The net pen’s collapse has been condemned by critics of farming Atlantic salmon in West Coast water, including the Union of BC Indian Chiefs (UBCIC), who blame the practice for diseases found in Pacific fish.

“An immediate moratorium must be placed on all open net-pen fish farm applications coast wide, and significant steps must be taken to remove fish farms from our waters to on-land facilities,” stated the UBCIC.

Such a change could make some aspects of the industry unviable, said Jim Lane, southern region fisheries biologist with the Nuu-chah-nulth Tribal Council’s Uu-a-thluk department. The companies would have to factor in the costs of pumping and treating water leaving their pens, he noted, as well as waste treatment.

As part of Canada’s regulatory protections for fish farms, aquaculture operators are required to report all breeches to the DFO. The last significant escapement occurred in 2014 at Brettell Point, north of Powell River. According to DFO records, 13,687 rainbow trout were released when a boat propeller cut a containment pen.

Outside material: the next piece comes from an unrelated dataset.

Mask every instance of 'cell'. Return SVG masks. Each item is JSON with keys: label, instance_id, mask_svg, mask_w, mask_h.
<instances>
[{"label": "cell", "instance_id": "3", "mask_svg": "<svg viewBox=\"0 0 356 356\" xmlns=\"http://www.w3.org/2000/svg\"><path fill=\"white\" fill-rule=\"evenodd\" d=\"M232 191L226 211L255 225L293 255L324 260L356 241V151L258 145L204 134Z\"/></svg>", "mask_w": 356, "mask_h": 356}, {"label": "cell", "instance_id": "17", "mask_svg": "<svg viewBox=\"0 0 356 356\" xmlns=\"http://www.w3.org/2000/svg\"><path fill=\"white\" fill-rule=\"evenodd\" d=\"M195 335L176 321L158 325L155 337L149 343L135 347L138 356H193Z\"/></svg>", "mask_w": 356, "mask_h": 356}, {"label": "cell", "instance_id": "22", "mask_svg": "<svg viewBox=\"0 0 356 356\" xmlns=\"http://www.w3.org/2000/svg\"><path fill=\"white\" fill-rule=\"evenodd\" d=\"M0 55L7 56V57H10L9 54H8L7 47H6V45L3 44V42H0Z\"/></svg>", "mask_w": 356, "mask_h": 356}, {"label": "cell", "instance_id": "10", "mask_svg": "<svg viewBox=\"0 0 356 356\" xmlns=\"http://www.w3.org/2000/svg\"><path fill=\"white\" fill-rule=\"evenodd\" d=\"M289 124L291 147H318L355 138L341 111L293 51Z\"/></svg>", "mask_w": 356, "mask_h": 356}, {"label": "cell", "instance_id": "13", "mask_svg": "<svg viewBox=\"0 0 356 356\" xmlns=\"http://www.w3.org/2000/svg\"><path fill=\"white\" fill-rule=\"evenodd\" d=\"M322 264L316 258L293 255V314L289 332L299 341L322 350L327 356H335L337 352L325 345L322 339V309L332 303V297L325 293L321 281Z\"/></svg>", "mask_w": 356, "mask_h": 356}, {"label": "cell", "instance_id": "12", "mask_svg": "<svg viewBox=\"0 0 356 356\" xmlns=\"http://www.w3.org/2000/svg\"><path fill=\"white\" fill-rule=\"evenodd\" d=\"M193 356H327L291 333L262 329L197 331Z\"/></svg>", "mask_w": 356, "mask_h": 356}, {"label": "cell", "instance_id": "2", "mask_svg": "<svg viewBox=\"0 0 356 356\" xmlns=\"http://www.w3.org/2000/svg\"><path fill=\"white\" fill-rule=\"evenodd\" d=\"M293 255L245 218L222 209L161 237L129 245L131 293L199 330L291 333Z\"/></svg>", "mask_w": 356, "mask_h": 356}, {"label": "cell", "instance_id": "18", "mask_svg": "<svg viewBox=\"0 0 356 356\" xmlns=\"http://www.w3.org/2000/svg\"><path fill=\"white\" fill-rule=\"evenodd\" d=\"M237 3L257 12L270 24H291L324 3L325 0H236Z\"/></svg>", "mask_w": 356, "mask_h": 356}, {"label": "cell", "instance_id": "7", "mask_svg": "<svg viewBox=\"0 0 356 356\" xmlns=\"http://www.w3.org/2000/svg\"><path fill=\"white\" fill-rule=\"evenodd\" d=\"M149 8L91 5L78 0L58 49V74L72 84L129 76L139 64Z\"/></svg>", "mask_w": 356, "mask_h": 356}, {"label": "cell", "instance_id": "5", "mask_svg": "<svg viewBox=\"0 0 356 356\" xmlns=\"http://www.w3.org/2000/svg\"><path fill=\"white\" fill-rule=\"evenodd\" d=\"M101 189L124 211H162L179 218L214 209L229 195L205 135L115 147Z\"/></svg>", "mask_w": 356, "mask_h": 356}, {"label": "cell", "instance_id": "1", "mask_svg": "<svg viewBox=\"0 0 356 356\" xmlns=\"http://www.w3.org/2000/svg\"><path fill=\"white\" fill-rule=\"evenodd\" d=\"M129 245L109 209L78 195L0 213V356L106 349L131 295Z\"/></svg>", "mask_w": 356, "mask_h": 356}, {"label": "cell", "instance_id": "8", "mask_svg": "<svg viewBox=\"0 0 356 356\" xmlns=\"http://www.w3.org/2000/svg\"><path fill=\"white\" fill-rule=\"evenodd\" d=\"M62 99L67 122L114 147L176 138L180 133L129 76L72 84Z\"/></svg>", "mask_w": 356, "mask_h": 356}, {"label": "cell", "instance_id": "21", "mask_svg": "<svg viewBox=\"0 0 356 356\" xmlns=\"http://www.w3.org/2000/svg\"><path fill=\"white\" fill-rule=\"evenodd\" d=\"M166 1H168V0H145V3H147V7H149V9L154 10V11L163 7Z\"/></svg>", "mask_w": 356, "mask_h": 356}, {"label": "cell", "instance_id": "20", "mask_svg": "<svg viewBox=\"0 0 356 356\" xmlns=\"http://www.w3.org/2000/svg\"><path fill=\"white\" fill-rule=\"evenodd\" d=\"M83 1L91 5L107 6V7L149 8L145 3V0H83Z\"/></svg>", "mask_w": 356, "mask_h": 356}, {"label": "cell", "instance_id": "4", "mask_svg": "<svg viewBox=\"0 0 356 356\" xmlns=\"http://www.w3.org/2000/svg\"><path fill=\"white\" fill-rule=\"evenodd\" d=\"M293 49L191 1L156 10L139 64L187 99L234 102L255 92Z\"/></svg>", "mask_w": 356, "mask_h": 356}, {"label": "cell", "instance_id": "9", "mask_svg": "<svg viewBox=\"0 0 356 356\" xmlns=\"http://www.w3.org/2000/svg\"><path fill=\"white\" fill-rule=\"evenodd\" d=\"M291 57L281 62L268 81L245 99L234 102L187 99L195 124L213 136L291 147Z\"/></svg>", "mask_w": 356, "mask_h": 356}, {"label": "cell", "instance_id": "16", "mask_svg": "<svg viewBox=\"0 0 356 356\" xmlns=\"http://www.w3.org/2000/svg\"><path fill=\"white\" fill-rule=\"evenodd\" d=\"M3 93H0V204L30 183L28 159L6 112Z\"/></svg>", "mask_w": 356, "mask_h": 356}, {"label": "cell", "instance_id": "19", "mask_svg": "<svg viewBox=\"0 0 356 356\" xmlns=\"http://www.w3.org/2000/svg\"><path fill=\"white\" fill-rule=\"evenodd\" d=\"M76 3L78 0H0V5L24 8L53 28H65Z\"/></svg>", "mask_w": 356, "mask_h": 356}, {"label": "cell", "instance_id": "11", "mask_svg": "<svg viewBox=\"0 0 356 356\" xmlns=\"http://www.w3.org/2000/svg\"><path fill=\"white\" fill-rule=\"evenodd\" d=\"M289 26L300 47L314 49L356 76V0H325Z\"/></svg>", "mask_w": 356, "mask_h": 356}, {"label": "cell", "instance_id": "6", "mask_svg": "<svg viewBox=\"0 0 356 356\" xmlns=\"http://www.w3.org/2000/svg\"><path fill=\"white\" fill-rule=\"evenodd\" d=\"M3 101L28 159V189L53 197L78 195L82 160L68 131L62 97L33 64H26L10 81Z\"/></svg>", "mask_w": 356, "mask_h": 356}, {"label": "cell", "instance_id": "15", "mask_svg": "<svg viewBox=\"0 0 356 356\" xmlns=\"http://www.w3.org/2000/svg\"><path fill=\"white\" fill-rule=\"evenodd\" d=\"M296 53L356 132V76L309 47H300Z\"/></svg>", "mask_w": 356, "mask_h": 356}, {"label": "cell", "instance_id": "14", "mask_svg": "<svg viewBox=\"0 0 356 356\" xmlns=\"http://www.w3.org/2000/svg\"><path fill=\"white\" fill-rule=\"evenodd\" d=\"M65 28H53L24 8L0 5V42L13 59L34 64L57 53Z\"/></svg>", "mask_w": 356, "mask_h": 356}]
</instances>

This week’s fish farm collapse in Washington could be several times more severe. Lane noted that the incident could potentially affect West Coast stocks by introducing disease, predation on native juvenile fish and the successful spawning of the Atlantic salmon.

“It is usually never benign when a very large number of domestic farm animals escape into the wild and interact with wild species and the environment,” he said, adding that the potential of antibiotics and other drugs that may have been given to the farmed fish getting into the ecosystem is also concerning.

Fisheries and Oceans Canada advises anyone who catches an Atlantic salmon to keep the fish and report it to 1-800-811-6010.